Problem statement
Carry on the Senate exchange below about the ANU's new Research School of Information Sciences and Engineering, starting right after its last sentence.

Excerpted text
Senator CARR —My question is directed to the Minister for Industry, Science and Technology. Yesterday the minister opened the Research School of Information Sciences and Engineering at the ANU. Can the minister please tell the Senate what benefit this facility will have for the information technology industry in Australia. How does the Australian government's support for this research align with existing government policy on industry development?

Senator COOK —It is true that yesterday I had the pleasure of formally opening the Research School of Information Sciences and Engineering at the Australian National University. The research school brings together elements of the Research School of Physical Sciences and Engineering and the Centre for Information Science Research. It will work closely with the government's cooperative research centres to ensure significant interactions between this research at university level and Australian industry. The school has a wide range of research activities, including parallel computing, speech processing, computer vision, applied logic and associated software construction, and telecommunications.

  Information science and engineering embrace technologies that underpin many key economic activities in this country. Information technology and advanced communications seem to pervade just about every aspect of Australia's life. Information products and services alone now account for about 20 per cent of world trade and are growing steadily at about 10 per cent per annum, well ahead of the average growth in world trade in other products. As a consequence, this government recognises that these industries are critical to our economic future not only in their own right but also as a key source of enabling technologies for other industries. We are determined to see that Australia will not be left behind in the process of this important sector in the world.

  When the government first came to power in the early 1980s, information technology and telecommunications imports into Australia were quite high. We have since turned the situation around to a large extent and we are a now major exporter in this field of technology. We have set about encouraging a robust and locally competitive industry. In 1987, the government launched its information industry strategy. This is a strategy which has guided the rapid development of our information technology and telecommunications systems.

Listed records
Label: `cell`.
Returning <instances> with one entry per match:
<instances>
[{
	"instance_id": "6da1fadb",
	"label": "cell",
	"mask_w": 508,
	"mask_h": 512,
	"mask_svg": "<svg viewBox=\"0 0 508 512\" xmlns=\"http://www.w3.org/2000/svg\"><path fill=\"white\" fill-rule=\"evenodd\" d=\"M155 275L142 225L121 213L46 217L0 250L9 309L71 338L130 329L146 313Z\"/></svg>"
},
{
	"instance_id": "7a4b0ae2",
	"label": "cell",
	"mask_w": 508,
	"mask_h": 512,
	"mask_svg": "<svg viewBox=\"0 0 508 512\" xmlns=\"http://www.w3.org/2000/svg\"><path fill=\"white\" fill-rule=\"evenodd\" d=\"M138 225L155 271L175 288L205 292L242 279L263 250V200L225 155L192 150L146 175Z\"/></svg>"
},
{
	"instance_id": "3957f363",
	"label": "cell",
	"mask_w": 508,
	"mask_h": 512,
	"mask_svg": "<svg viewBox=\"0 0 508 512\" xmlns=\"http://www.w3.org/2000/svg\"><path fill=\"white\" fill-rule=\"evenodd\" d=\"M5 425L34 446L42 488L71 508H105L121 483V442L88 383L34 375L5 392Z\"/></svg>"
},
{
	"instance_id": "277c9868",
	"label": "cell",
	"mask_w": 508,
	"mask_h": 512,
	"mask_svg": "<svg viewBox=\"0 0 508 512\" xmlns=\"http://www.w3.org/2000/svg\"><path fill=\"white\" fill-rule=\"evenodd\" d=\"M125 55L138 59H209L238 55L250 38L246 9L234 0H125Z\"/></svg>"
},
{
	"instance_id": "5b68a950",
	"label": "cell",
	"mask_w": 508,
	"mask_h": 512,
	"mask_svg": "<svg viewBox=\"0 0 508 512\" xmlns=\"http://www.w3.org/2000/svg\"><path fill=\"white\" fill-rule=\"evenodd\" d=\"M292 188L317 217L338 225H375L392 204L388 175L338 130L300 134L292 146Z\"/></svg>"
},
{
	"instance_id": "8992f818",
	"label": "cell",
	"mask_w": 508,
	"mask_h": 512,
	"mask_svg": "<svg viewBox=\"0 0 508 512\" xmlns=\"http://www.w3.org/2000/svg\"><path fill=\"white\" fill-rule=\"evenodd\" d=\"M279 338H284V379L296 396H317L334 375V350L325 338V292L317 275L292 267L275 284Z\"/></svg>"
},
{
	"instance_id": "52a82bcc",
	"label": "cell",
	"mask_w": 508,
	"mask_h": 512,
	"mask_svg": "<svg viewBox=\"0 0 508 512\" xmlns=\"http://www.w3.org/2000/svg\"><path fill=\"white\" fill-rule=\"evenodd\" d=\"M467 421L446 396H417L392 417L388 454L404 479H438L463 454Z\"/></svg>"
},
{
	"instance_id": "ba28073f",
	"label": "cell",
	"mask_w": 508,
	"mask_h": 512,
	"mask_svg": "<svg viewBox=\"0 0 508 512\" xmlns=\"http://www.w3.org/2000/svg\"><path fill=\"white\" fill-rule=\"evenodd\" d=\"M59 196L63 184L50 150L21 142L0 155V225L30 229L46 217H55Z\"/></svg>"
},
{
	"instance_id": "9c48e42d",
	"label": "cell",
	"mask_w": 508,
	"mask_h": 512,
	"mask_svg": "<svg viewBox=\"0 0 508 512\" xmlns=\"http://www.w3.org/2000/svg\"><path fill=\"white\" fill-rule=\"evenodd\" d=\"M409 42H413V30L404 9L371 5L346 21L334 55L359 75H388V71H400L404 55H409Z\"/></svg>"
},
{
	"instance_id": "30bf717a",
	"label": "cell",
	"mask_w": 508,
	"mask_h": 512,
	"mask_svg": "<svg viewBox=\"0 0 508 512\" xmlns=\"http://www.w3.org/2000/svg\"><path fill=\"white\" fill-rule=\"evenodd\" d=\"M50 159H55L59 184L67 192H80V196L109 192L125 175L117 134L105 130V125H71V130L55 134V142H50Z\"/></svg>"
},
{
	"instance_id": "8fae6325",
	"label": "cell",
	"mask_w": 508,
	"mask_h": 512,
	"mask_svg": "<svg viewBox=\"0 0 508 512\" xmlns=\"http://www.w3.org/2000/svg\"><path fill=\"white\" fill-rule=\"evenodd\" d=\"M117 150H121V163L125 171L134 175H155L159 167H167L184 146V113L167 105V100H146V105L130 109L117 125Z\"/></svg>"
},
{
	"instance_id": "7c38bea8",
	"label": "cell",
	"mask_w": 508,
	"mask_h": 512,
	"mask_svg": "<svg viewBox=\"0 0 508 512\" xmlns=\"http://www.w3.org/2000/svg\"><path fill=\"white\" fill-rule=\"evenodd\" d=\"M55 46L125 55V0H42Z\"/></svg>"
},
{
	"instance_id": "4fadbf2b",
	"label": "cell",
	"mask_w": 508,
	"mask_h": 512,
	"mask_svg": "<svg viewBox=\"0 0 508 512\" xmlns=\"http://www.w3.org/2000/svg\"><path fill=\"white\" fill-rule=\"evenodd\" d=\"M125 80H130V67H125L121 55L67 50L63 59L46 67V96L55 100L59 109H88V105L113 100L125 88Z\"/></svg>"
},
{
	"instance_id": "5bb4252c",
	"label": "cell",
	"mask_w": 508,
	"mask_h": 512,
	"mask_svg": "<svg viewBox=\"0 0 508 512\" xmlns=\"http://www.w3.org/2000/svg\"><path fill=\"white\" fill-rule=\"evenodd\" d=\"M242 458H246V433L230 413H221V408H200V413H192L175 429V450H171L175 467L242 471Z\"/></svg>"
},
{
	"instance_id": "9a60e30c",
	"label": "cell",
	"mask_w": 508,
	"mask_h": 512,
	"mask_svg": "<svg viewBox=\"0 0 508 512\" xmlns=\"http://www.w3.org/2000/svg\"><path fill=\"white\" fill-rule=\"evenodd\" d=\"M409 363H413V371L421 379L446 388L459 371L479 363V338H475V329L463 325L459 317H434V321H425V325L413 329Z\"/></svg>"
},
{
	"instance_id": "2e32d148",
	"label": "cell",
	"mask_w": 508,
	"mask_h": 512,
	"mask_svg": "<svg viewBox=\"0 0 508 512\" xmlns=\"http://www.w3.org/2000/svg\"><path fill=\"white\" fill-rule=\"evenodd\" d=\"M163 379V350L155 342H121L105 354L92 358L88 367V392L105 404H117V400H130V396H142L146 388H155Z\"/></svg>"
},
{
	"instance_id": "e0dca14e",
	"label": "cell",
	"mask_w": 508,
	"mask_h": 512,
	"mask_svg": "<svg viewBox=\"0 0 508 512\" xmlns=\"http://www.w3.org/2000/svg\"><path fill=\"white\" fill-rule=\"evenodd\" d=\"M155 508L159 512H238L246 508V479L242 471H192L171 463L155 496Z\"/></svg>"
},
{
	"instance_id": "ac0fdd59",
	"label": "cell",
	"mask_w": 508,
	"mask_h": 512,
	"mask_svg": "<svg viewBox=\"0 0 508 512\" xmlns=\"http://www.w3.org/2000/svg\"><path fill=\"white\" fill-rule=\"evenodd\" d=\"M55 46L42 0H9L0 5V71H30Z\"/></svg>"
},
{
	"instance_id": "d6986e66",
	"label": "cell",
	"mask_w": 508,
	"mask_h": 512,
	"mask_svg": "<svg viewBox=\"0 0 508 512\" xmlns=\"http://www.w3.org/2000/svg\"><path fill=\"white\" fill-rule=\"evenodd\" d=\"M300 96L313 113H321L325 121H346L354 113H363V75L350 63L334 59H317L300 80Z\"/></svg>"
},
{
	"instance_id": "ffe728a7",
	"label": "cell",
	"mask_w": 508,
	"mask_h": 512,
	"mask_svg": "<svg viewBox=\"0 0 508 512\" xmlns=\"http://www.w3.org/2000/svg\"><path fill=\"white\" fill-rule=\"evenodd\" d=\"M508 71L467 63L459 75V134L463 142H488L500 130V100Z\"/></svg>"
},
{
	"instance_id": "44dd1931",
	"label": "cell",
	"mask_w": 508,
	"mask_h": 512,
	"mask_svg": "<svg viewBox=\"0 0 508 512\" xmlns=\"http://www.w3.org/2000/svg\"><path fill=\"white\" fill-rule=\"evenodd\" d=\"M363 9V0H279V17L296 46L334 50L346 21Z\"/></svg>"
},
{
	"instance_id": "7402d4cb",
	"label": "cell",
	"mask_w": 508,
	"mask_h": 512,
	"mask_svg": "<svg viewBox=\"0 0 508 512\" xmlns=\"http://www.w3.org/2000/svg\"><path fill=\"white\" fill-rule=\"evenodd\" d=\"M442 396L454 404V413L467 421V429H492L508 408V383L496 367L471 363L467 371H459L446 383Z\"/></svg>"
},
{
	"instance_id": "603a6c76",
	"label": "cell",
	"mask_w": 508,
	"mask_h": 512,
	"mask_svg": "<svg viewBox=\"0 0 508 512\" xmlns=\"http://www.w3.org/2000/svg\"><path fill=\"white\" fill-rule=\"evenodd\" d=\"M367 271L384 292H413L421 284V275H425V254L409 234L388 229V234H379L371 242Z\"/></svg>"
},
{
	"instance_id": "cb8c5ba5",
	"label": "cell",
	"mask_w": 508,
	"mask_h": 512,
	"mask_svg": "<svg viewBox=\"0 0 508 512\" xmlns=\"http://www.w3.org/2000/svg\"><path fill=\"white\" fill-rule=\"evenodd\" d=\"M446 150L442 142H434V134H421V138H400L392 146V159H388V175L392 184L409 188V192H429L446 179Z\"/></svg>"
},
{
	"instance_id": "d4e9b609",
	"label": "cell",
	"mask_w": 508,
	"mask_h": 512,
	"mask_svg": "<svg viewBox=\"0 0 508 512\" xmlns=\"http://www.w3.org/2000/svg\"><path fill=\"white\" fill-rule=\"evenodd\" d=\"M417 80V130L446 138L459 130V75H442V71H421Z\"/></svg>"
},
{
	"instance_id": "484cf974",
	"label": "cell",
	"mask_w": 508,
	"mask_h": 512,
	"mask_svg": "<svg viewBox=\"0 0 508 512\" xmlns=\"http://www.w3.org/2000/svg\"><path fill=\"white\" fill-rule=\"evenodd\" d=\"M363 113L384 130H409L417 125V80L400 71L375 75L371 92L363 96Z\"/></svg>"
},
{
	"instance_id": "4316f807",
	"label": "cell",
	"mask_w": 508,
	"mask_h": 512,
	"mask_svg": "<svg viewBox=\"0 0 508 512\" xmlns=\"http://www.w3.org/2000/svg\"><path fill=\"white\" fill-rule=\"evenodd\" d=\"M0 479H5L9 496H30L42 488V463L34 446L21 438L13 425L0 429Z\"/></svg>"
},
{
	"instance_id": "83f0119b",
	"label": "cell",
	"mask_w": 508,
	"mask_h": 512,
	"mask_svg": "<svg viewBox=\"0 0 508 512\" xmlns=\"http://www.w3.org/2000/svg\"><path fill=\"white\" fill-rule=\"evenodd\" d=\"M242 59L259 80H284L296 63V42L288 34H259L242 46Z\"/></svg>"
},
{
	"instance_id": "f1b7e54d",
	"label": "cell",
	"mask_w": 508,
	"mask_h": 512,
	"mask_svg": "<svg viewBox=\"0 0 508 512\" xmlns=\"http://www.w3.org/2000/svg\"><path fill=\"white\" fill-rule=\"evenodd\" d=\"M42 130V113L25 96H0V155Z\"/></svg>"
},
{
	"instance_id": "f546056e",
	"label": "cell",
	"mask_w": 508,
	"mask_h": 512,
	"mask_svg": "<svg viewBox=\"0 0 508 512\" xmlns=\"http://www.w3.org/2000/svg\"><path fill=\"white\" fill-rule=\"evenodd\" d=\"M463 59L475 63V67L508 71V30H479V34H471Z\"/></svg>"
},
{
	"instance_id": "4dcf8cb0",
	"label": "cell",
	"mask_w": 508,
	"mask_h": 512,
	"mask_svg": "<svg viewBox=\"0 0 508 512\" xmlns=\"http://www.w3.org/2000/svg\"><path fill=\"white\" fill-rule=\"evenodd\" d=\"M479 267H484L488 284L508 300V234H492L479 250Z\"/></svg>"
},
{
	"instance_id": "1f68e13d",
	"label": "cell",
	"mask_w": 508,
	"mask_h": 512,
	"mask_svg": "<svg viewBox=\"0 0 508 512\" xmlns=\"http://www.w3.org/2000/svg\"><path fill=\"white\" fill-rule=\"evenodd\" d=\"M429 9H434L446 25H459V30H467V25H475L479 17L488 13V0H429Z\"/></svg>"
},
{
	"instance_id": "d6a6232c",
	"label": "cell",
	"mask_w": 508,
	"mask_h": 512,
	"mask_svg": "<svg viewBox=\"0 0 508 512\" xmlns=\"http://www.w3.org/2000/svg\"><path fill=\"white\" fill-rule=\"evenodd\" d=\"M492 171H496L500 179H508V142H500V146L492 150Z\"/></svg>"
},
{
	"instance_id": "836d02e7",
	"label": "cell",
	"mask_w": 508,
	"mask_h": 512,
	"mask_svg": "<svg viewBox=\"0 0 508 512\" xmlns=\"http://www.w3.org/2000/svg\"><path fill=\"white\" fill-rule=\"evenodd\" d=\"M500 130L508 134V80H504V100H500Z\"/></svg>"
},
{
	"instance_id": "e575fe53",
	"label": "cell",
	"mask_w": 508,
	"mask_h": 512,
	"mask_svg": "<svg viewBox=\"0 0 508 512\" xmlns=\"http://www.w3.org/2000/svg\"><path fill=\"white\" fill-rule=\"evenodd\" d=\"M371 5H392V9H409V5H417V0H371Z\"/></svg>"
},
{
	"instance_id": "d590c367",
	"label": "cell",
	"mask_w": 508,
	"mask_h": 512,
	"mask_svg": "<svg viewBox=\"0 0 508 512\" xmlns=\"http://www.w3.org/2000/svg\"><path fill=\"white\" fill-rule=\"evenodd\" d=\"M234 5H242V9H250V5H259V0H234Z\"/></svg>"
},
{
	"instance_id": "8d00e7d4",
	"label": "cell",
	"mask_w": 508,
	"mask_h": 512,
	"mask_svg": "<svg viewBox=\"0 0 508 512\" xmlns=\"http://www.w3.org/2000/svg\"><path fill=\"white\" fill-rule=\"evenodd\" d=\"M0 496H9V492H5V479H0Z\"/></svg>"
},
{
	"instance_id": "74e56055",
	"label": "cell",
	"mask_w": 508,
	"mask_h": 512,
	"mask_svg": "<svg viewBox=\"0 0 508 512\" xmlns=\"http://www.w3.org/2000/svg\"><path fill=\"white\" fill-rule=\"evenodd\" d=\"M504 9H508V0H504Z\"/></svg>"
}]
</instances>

Exercise output
  Through the partnerships for development program and the fixed-term arrangement programs, the government has encouraged numerous Australian firms, that would not otherwise have had the opportunity, to forge strong alliances with international companies. To mention some of them, Nortel and Exicom have got together under this program, as have Nokia and ERG, UNISYS and Mincom, and IBM and Aspect Computing. These are Australian firms partnering with international companies which play the Australian companies into this important area of technology and export growth to give them a foothold in the world market.

  The key aim of these programs is to encourage international information technology and telecommunications firms to undertake strategic arrangements in Australia, and both programs have been very successful to this point. Many major companies now have some form of strategic investment in Australia—be it in manufacturing, research and development, or in oversighting regional technical training and marketing operations. These companies have expanded and strengthened their long-term commitment to Australia.

  As a consequence, our information technology and telecommunications exports have skyrocketed. In 1988, those exports were valued at $A170 million, but in 1993 they were valued at $A1.2 billion and the trade deficit in this sector has been stabilised. In the same period, local research and development spending by international companies has increased by a factor of five. The industry is now confident that it can treble in size by the year 2000 and become one of the nation's biggest employment and export sectors. The inauguration of this particular research centre is critical and catalytic in that development.